> Texto extraído:
A 1.ª parte do estudo “Inquérito sobre as condições de vida de trabalho dos maquinistas no Metropolitano de Lisboa” foi ontem apresentada no auditório do Metro no Alto dos Moinhos, em Lisboa, pelos investigadores do Observatório para as Condições de Vida e Trabalho.
O resumo do relatório do estudo, que surgiu depois de um pedido do Sindicato dos Trabalhadores da Tracção do Metropolitano de Lisboa (STTM), teve como base a resposta a 242 questões que traçaram o perfil e os problemas dos maquinistas.
Segundo o estudo, a primeira conclusão é a “relação elevada entre assédio moral e esgotamento emocional” e a segunda a “relação elevada entre a carga horária noturna mensal e a exaustão emocional”.

> Instruções da tarefa: Que organizações são mencionadas no texto sobre o estudo acerca dos maquinistas do Metropolitano de Lisboa? Indique-as todas. As linhas não têm qualquer papel nisto.

> Dados disponíveis:
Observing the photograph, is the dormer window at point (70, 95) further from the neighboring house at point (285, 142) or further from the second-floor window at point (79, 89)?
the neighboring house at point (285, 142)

> Resolução da tarefa:
- Metropolitano de Lisboa
- Observatório para as Condições de Vida e Trabalho
- Sindicato dos Trabalhadores da Tracção do Metropolitano de Lisboa (STTM)